Le crédit donné à ce type d'histoires dépend souvent des présupposés de chacun. Au-delà (c'est le cas de le dire) de la possibilité d'un témoignage venu de l'autre monde, le récit de Jung peut s'apparenter aux phénomènes d'autoscopie ou de vision à distance, plus susceptibles d'une étude scientifique, et dont il existe des exemples bien attestés.

Quoi qu'il en soit des faits, je me limite ici à la réalité du récit de Jung, qui ne pouvait prévoir en parlant de ce mort désignant un roman parmi 5 la corrélation avec sa vision dans ses délires de 44 du docteur Haemmerli, bientôt appelé à rejoindre l'autre monde, et à jouer le rôle déjà détaillé dans le partage 4-1 de la vie de Jung autour du 4/4/44, partage qui a donc pour moi un rapport avec le sonnet de Perec pastichant Rimbaud.
C'était donc une belle surprise de trouver un Raimbault dans ce roman, mais la possibilité de trouver Zola associé à un jeu palindrome Blanc/Noir m'est encore formidablement évocatrice, d'abord pour les échos avec La Disparition, où Perec use constamment du jeu Noir/Blanc pour évoquer l'E (blanc) absent.

Il y a quelques jours, le 30 avril, Robert Rapilly, un colistier de la Liste Oulipo publiait un sonnet palindrome lipogramme en E dont les hémistiches centraux (par un as noir si mou /qu'omis rions à nu) étaient empruntés à La Disparition.

Je suis membre de cette liste depuis décembre 2001. J'y appris peu après la propriété des lettres VIER, "quatre" en allemand, qui forment un carré dans l'alphabet écrit sur deux rangs:
A B C D E F G H I J K L M
Z Y X W V U T S R Q P O N

Etudiant les possibilités d'écrire un texte à partir de cette propriété, je vis que les lettres les plus aptes à compléter VIER étaient ZOLA, et le 14 février 2002, je postai ce palindrome EVVE sur la liste (il faut s'y inscrire pour pouvoir consulter ses archives):

EVVE pour Epigramme Vice-Versa Enantiodrome
soit un palindrome dont la seconde partie est également la transformation rétro-26 de la première.
(rétro-26 : A devient Z, B Y, C W, etc.)
EVVE rapidement concocté en exemple :

Z O L A V I R E V O
L E V I R E Z O L A
A L O Z E R I V E L
O V E R I V A L O Z

le texte :
- "Zola vire-vole."
- "Vire Zola !"
- "Aloze rive..."
L'ove riva l'oz.


Suivait une explication vaseuse justifiant plus ou moins ces triturations de langage, là n'est pas l'important, qui est que pour moi le jeu sur VIER était déjà étroitement lié à la quaternité, aux "4 sens de l'écriture", et que la façon la plus immédiate de le mettre en valeur était d'y associer ZOLA, en une sorte de double palindrome...

L'association de ce que j'appelle ici le rétro-26 à Rimbaud/Raimbault me rappelle le tube Over the rainbow du Magicien d'Oz.

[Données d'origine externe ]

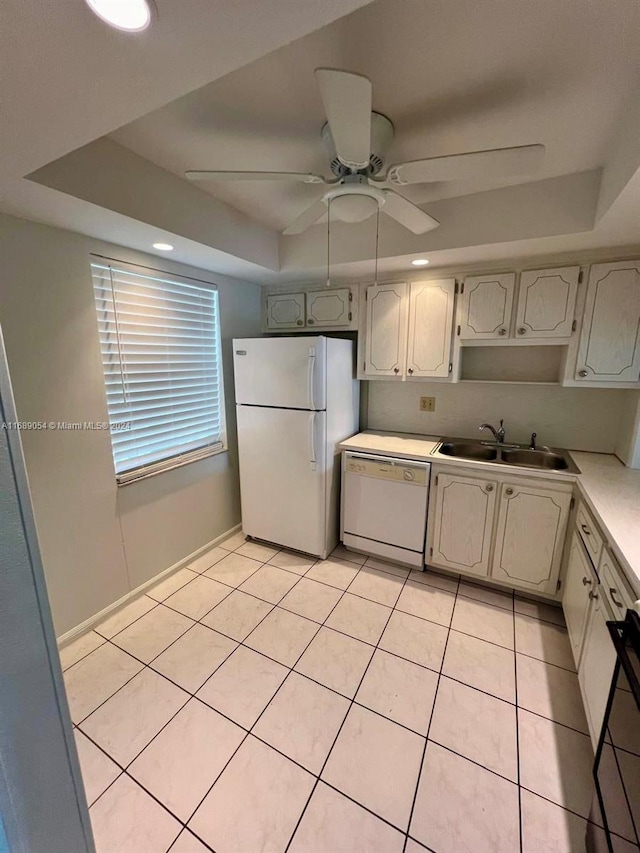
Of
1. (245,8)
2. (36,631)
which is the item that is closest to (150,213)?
(245,8)

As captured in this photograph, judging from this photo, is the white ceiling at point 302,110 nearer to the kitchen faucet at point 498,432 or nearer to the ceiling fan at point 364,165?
the ceiling fan at point 364,165

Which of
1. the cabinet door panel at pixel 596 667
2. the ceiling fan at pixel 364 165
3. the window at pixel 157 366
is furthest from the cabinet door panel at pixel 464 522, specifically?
the window at pixel 157 366

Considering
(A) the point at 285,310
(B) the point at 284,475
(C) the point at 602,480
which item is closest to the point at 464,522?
(C) the point at 602,480

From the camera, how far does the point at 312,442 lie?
2.50 m

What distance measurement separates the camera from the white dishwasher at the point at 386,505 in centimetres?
245

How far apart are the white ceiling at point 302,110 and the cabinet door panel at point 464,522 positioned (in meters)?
1.45

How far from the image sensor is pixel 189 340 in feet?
8.28

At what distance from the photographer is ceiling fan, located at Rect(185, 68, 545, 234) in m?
0.92

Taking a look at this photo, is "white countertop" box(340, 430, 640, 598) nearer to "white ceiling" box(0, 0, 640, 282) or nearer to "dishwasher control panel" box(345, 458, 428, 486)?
"dishwasher control panel" box(345, 458, 428, 486)

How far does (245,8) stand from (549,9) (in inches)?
32.0

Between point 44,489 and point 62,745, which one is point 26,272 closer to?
point 44,489

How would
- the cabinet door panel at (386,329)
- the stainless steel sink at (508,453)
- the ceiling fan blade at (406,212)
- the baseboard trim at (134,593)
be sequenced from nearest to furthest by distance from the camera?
the ceiling fan blade at (406,212)
the baseboard trim at (134,593)
the stainless steel sink at (508,453)
the cabinet door panel at (386,329)

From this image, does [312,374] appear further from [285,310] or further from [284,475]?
[285,310]

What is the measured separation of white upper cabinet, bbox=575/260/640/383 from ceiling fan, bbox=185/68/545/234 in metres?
1.16
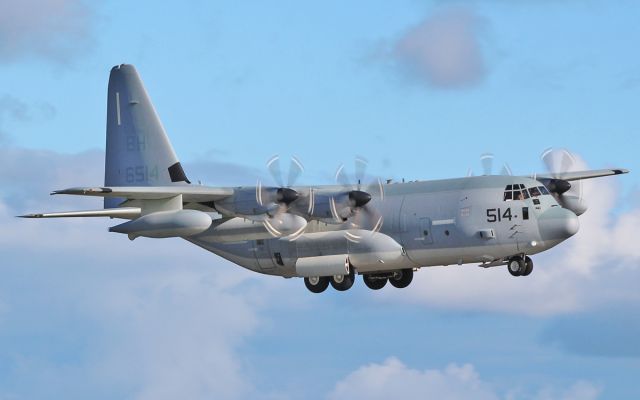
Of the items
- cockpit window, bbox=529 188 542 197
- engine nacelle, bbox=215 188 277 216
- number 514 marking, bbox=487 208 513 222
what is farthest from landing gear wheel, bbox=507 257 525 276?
engine nacelle, bbox=215 188 277 216

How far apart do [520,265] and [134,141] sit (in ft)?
52.1

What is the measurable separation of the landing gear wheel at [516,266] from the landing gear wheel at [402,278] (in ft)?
15.3

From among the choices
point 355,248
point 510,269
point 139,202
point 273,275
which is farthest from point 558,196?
point 139,202

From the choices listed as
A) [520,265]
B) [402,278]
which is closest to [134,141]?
[402,278]

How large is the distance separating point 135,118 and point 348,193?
1107 centimetres

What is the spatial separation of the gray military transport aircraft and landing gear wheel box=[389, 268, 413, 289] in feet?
0.12

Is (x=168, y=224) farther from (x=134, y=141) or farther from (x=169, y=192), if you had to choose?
(x=134, y=141)

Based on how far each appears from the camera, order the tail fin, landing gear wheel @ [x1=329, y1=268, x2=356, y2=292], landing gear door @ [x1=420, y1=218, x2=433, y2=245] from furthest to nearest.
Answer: the tail fin < landing gear wheel @ [x1=329, y1=268, x2=356, y2=292] < landing gear door @ [x1=420, y1=218, x2=433, y2=245]

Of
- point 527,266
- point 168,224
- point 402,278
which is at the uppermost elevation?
point 168,224

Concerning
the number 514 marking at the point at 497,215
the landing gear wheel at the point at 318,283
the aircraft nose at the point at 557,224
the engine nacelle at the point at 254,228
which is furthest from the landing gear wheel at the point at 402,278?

The WIZARD of Oz en anglais, où WIZARD est le seul mot de 6 lettres réversible en rétro-26 :
WIZARD > DRAWIZ
L'origine du nom Oz n'est pas certaine. Frank L. Baum a suggéré qu'il pouvait lui avoir été inspiré par un classeur O-Z. Toujours est-il que l'hébreu oz, "puissant", est composé de deux lettres réversibles en ZO selon le même principe.

Le voeu d'une morte : On peut en lire l'édition originale sur Gallica, mais d'autres sites en proposent des lectures plus aisées. Gallica donne également la possibilité d'écouter le texte (ici la première page avec Daniel Raimbault).